**TEXTE FOURNI**
⁂

Pas de favori qui se distingue
Sadio Mané essaye-t-il de faire retomber la pression, étant donné que le Sénégal, champion en titre, est particulièrement attendu cette année ? Peut-être. Cela ne signifie pas pour autant qu'il a tort.
Pour la première fois depuis plusieurs éditions, il n'y aura pas de grand favori en Côte d'Ivoire.
Il faudra bien évidemment observer de près les prestations du Sénégal, "parce que c'est peut-être une équipe moins attractive que d'autres, d'un point de vue du jeu, ça reste une équipe qui a l'habitude d'aller loin et de faire le nécessaire pour se qualifier pour les tours suivants", explique Ibrahima Traoré, ancien joueur de Bundesliga et ex-capitaine de la Guinée.
Mais les Lions ne boxent pas seuls dans leur catégorie. D'autres nations ont également des arguments à faire valoir.
Le Maroc, par exemple, voudra prouver à tous que son parcours lors du Mondial 2022 au Qatar (au cours duquel les Lions de l'Atlas ont terminé quatrièmes) n'était pas dû au hasard.
L'Egypte peut compter sur un groupe solide composé de joueurs d'Al Ahly et du Zamalek - deux des plus grands clubs du continent - qui fera tout pour que sa star, Mohamed Salah, remporte son premier trophée continental.
Champion d'Afrique en 2019, l'Algérie se présente au tournoi avec un esprit de revanche, notamment suite à son élimination au premier tour lors de la dernière CAN au Cameroun.
Quant au Nigeria, dont le dernier sacre continental remonte à 2013, il fait lui aussi partie des équipes à surveiller. Menés par Victor Osimhen, fraîchement auréolé du titre de "footballeur africain de l'année", les Super Eagles se pointent en Côte d'Ivoire avec une impressionnante armada offensive (Moffi, Lookman, Chukweze, Iheanacho).
Cette qualité en attaque pourrait malgré tout ne pas être suffisante dans un tournoi aussi dense. L'équipe est toujours "quelque peu à la peine", estime Jay Jay Okocha. "Nous ne sommes pas assez réguliers", a déclaré l'ancien maître à jouer de l'Eintracht Francfort à la DW.

⁂

**CONSIGNES**
[1] Recopiez un passage de l'extrait sur la CAN : commencez aux mots « Champion d'Afrique en » et arrêtez-vous après « Francfort à la DW. ».
[2] D'après l'extrait sur la CAN, en quelle année remonte le dernier sacre continental du Nigeria ?
[3] Réécrivez sous forme de liste, s'il vous plaît, le paragraphe de l'extrait sur la CAN qui commence par « Quant au Nigeria », en conservant ses faits principaux.

[Entrées tirées d'une collection]
⁂

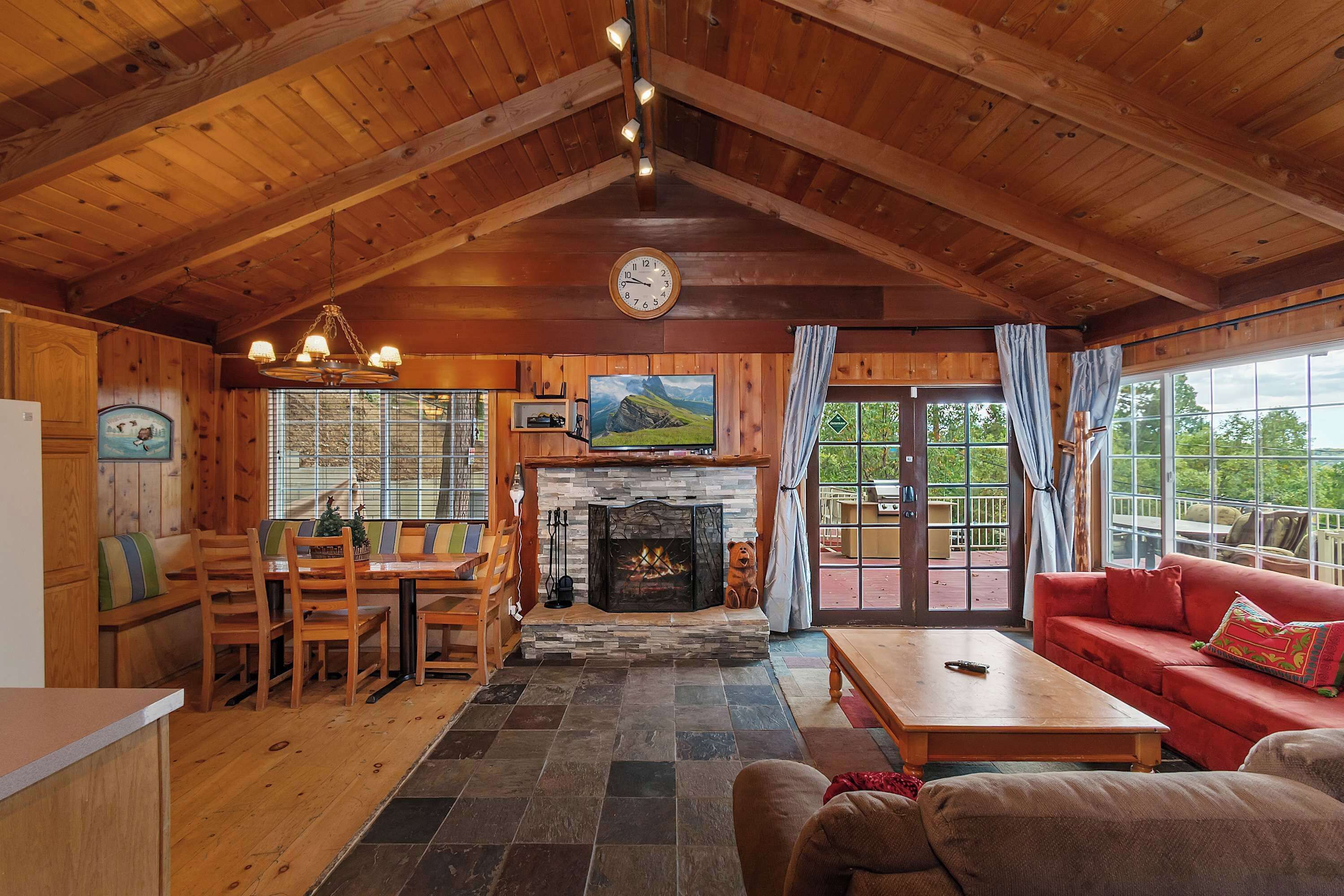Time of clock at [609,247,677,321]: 9:46
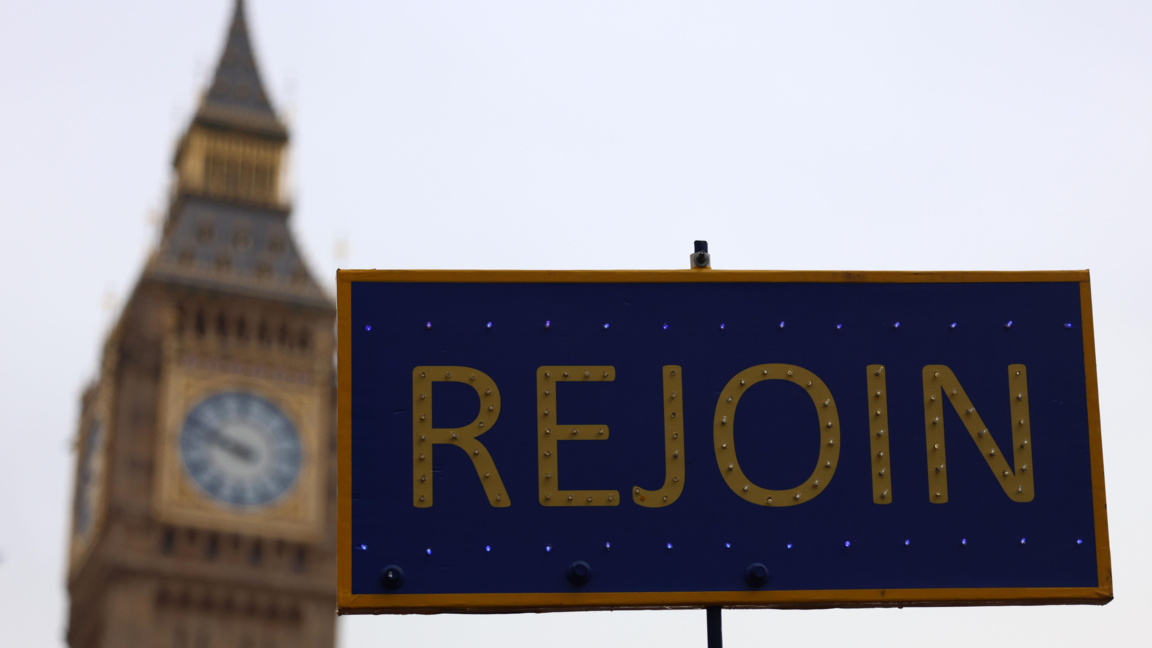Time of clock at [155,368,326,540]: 9:48
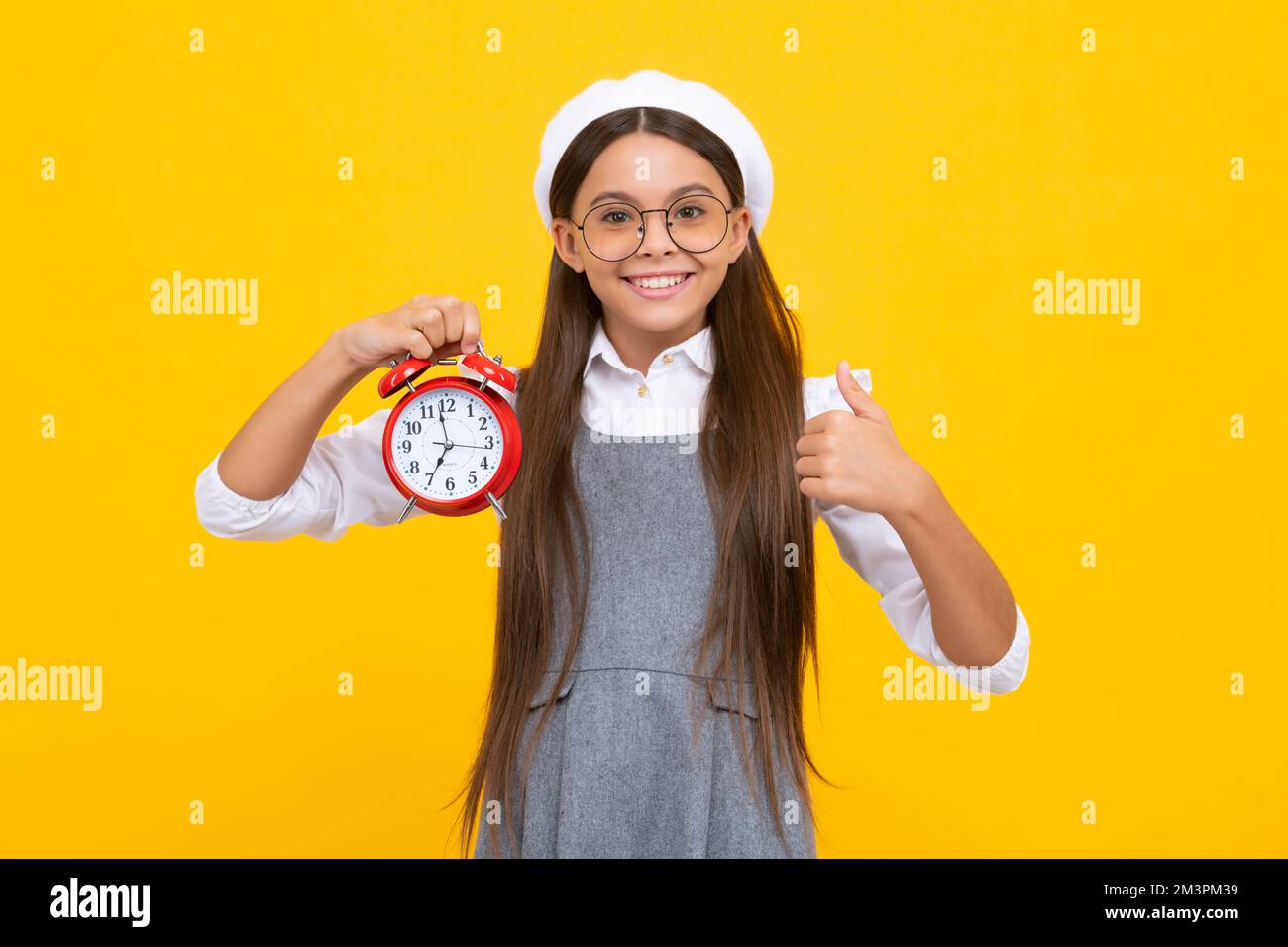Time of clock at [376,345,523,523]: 6:58
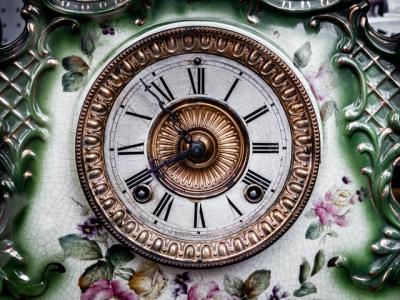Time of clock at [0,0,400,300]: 10:40
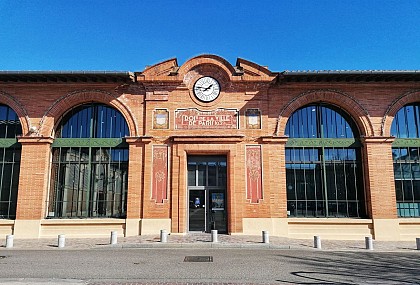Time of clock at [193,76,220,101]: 1:46
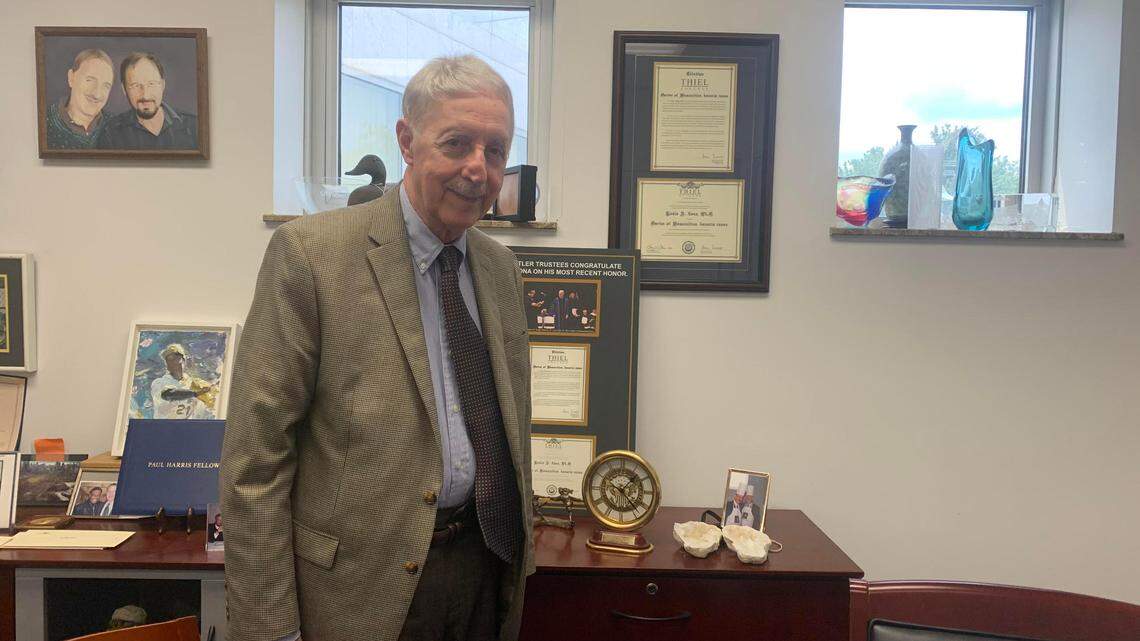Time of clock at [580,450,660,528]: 1:23
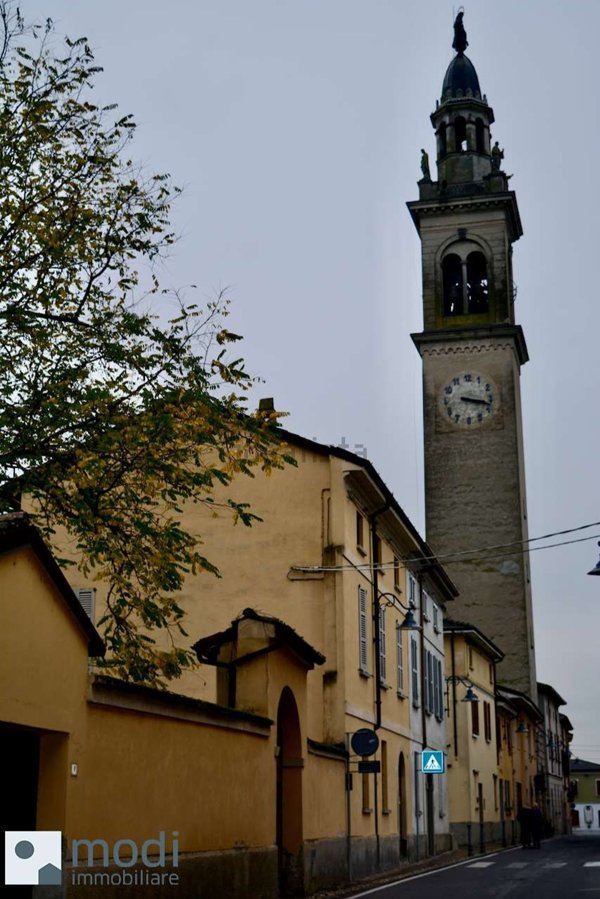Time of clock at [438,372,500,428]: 3:17
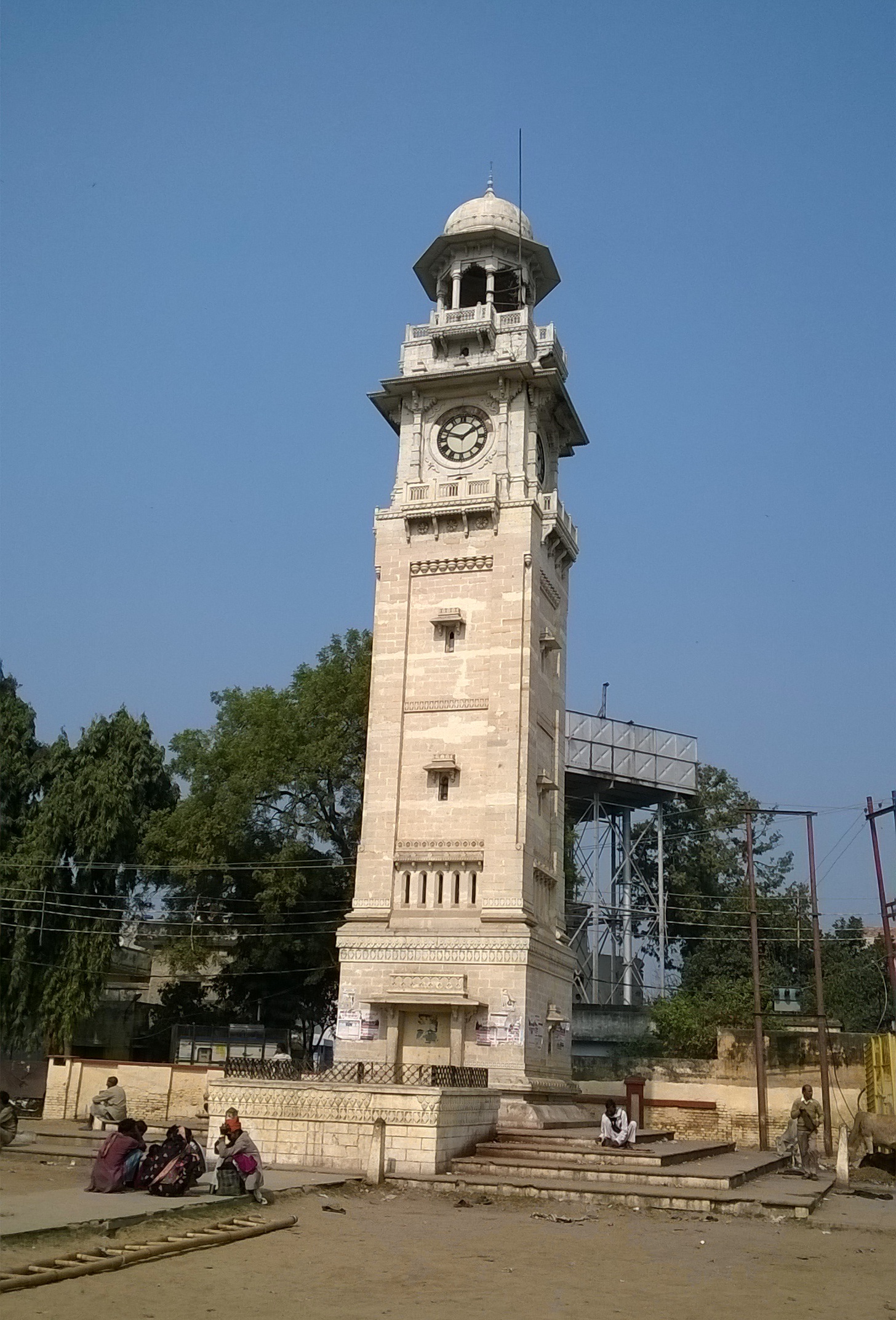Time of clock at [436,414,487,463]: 1:47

⁂

**CORRIGÉ**
[1]
Champion d'Afrique en 2019, l'Algérie se présente au tournoi avec un esprit de revanche, notamment suite à son élimination au premier tour lors de la dernière CAN au Cameroun.
Quant au Nigeria, dont le dernier sacre continental remonte à 2013, il fait lui aussi partie des équipes à surveiller. Menés par Victor Osimhen, fraîchement auréolé du titre de "footballeur africain de l'année", les Super Eagles se pointent en Côte d'Ivoire avec une impressionnante armada offensive (Moffi, Lookman, Chukweze, Iheanacho).
Cette qualité en attaque pourrait malgré tout ne pas être suffisante dans un tournoi aussi dense. L'équipe est toujours "quelque peu à la peine", estime Jay Jay Okocha. "Nous ne sommes pas assez réguliers", a déclaré l'ancien maître à jouer de l'Eintracht Francfort à la DW.

[2] En 2013.

[3]
- Le dernier sacre continental du Nigeria remonte à 2013.
- Le Nigeria fait partie des équipes à surveiller.
- Les Super Eagles sont menés par Victor Osimhen, récemment désigné « footballeur africain de l'année ».
- Ils arrivent en Côte d'Ivoire avec une impressionnante armada offensive : Moffi, Lookman, Chukweze et Iheanacho.